-- WORK INSTRUCTION --
Could you please return each line of the data that has the word "Vietnam"?

-- EXERCISE INPUTS --
※ ※ ※

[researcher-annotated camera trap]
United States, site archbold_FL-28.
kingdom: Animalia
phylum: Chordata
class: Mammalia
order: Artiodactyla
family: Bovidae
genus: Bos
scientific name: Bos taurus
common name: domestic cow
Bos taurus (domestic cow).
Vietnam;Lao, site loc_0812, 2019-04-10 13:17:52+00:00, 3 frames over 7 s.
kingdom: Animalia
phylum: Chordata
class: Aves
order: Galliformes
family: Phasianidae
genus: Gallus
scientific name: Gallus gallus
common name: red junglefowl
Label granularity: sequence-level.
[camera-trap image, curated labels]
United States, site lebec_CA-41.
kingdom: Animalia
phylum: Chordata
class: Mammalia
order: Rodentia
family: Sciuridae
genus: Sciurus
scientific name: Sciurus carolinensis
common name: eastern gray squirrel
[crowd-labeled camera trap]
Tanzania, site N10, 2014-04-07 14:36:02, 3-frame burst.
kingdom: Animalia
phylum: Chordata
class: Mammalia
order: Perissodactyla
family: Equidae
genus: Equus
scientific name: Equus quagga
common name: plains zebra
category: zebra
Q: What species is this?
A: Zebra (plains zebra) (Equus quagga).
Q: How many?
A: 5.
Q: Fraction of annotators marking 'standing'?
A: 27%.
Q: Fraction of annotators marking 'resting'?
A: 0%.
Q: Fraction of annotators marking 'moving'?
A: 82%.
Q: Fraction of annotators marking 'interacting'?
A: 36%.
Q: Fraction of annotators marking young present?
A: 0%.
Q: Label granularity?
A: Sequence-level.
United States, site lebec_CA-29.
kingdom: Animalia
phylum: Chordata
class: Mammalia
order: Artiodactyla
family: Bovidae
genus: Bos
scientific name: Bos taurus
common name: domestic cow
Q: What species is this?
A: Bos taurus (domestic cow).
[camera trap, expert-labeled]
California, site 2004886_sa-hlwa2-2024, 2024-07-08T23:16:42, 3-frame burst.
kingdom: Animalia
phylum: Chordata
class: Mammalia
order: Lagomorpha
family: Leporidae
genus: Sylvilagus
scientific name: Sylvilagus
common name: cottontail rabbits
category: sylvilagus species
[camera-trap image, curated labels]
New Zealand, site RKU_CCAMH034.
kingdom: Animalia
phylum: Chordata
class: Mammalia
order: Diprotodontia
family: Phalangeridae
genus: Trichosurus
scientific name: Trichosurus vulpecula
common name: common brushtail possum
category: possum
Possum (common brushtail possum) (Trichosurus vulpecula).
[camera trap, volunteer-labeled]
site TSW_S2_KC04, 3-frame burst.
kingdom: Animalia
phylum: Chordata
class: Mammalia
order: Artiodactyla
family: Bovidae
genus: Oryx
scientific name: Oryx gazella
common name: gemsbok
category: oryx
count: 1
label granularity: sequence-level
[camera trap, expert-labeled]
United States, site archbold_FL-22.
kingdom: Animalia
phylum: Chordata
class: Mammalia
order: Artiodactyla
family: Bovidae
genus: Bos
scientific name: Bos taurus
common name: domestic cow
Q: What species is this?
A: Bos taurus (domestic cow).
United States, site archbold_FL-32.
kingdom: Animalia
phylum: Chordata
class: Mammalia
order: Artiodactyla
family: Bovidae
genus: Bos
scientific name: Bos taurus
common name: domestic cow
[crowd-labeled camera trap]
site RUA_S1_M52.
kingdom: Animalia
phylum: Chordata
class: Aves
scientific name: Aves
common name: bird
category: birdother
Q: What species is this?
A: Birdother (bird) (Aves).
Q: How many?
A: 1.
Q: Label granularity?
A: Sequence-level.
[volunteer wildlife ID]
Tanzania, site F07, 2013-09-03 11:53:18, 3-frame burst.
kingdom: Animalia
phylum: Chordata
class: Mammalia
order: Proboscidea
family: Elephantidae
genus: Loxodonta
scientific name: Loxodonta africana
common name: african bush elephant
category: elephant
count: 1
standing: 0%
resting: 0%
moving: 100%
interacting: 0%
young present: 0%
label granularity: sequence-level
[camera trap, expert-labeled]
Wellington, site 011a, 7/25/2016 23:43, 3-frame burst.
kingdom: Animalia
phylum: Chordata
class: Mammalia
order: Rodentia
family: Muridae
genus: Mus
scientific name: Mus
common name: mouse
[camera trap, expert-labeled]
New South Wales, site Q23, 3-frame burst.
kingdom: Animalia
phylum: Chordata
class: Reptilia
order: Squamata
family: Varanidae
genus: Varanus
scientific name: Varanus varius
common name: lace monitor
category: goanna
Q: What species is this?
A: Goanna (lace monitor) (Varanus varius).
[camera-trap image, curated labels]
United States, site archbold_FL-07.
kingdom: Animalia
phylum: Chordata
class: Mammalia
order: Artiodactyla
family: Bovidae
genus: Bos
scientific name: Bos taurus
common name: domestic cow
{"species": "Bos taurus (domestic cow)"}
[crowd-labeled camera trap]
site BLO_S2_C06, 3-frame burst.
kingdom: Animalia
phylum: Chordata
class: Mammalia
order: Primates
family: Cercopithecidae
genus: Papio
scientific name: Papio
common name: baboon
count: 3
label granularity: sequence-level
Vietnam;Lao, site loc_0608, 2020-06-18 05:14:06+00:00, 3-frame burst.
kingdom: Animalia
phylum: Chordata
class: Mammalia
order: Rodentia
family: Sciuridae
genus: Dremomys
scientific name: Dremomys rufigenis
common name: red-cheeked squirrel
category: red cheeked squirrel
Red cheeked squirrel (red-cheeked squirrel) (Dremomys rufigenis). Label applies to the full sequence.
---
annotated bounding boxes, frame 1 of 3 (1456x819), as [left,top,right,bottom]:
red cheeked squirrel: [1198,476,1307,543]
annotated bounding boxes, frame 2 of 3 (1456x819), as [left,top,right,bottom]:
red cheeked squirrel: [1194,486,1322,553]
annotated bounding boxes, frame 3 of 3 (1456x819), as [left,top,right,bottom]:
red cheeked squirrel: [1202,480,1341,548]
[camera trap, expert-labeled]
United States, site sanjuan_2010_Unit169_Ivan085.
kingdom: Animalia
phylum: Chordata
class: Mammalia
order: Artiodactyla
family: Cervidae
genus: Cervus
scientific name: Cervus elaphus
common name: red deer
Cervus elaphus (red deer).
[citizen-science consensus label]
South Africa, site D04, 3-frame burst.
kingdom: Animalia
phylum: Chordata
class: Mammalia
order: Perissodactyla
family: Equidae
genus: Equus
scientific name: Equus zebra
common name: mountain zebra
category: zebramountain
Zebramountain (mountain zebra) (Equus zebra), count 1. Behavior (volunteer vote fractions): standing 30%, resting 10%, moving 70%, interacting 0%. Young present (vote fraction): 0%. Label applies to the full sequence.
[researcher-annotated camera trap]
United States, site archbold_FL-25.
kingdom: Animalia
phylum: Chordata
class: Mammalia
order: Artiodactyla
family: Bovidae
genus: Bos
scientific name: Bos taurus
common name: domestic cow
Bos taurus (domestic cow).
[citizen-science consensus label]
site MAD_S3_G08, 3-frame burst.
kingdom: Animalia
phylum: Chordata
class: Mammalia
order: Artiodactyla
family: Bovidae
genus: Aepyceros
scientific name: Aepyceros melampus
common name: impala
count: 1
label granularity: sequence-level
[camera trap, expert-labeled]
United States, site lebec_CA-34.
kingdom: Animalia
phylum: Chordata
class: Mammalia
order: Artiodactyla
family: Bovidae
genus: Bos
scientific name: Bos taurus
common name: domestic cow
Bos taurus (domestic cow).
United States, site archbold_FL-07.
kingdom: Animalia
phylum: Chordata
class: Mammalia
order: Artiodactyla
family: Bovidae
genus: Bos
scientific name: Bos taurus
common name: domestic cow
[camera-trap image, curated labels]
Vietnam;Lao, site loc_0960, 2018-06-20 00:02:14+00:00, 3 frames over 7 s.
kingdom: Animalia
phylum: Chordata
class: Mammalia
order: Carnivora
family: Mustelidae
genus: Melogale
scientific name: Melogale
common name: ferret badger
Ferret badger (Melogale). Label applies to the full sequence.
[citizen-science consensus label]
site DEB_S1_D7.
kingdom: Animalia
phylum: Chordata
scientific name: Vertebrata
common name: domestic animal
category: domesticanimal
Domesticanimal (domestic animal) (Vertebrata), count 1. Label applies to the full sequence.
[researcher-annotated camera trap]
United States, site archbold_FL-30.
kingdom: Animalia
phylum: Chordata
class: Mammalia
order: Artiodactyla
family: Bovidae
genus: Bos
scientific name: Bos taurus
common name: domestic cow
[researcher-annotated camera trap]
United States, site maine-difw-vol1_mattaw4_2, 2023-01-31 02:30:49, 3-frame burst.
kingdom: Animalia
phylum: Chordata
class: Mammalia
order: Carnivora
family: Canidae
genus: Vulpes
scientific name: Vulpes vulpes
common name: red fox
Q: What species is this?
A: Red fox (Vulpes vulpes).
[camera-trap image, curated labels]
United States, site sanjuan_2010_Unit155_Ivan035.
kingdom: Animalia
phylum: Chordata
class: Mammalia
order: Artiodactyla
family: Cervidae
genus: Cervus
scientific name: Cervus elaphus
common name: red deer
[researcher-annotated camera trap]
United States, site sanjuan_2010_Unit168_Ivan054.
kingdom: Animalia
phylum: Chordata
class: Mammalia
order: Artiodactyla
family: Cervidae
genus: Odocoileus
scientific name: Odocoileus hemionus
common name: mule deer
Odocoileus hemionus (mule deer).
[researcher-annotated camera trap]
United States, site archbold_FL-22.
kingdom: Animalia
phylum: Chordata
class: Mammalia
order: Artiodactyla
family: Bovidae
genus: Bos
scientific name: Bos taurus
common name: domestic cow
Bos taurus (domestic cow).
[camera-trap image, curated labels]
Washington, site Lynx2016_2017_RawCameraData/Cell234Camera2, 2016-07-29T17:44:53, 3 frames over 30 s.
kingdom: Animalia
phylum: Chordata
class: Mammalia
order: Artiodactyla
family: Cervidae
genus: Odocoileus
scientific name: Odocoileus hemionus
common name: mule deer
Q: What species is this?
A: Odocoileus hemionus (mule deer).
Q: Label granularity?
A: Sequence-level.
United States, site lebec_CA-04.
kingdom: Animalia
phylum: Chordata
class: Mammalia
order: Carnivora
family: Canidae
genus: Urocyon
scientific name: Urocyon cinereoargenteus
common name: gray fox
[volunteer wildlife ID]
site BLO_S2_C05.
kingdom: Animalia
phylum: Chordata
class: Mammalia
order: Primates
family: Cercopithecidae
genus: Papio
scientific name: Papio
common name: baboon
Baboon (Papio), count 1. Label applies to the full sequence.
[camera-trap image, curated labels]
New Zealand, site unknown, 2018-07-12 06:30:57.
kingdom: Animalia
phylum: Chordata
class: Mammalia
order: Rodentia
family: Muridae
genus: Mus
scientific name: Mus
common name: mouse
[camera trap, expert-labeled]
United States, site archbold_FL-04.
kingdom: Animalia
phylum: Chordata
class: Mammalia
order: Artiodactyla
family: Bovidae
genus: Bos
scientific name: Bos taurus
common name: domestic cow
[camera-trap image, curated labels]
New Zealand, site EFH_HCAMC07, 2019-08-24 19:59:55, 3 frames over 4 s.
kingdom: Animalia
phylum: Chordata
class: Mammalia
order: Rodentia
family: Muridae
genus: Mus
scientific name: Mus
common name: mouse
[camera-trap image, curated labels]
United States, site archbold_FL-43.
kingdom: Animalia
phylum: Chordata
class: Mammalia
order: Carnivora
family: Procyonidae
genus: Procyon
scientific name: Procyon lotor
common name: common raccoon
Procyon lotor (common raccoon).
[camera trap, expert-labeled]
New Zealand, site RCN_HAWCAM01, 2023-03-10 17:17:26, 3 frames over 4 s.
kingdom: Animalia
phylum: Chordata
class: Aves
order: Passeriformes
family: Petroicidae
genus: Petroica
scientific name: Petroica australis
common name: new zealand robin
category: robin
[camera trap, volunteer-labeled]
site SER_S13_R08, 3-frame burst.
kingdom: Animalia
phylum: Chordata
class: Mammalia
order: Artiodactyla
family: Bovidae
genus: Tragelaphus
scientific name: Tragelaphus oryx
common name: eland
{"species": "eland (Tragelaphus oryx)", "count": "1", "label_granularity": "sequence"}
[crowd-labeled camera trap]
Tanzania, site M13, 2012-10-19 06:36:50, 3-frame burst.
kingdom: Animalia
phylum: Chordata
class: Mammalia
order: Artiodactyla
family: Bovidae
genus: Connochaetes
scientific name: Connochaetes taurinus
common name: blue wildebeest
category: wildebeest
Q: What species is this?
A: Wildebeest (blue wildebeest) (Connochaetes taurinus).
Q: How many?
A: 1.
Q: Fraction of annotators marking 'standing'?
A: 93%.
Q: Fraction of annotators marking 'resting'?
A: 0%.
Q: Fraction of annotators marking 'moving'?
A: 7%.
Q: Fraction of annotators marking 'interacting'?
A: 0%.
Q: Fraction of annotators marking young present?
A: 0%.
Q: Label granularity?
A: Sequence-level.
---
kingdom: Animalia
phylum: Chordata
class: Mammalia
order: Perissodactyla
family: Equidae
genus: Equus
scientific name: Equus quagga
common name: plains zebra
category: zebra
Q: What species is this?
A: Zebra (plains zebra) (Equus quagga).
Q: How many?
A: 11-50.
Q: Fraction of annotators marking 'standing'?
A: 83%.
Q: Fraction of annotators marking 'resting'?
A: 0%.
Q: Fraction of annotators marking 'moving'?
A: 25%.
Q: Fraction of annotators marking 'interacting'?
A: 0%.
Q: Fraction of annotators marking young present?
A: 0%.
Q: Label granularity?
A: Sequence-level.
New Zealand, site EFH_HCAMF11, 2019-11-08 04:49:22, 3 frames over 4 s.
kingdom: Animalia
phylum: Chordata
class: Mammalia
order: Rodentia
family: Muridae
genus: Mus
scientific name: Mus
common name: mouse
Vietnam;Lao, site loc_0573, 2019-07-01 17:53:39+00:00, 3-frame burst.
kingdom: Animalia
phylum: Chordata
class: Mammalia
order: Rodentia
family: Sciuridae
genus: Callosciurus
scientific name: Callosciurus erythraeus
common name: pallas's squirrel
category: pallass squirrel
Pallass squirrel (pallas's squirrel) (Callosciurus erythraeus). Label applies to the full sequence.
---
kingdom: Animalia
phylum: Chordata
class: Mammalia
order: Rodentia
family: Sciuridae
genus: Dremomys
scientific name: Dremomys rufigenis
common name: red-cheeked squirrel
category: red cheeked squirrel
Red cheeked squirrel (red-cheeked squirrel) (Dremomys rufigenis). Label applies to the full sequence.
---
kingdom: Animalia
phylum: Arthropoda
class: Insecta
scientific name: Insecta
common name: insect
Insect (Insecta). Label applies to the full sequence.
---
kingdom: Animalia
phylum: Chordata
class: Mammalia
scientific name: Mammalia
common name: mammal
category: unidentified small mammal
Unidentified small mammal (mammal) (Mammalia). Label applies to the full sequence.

※ ※ ※

-- SOLUTION TO THIS TASK --
Vietnam;Lao, site loc_0812, 2019-04-10 13:17:52+00:00, 3 frames over 7 s.
Vietnam;Lao, site loc_0608, 2020-06-18 05:14:06+00:00, 3-frame burst.
Vietnam;Lao, site loc_0960, 2018-06-20 00:02:14+00:00, 3 frames over 7 s.
Vietnam;Lao, site loc_0573, 2019-07-01 17:53:39+00:00, 3-frame burst.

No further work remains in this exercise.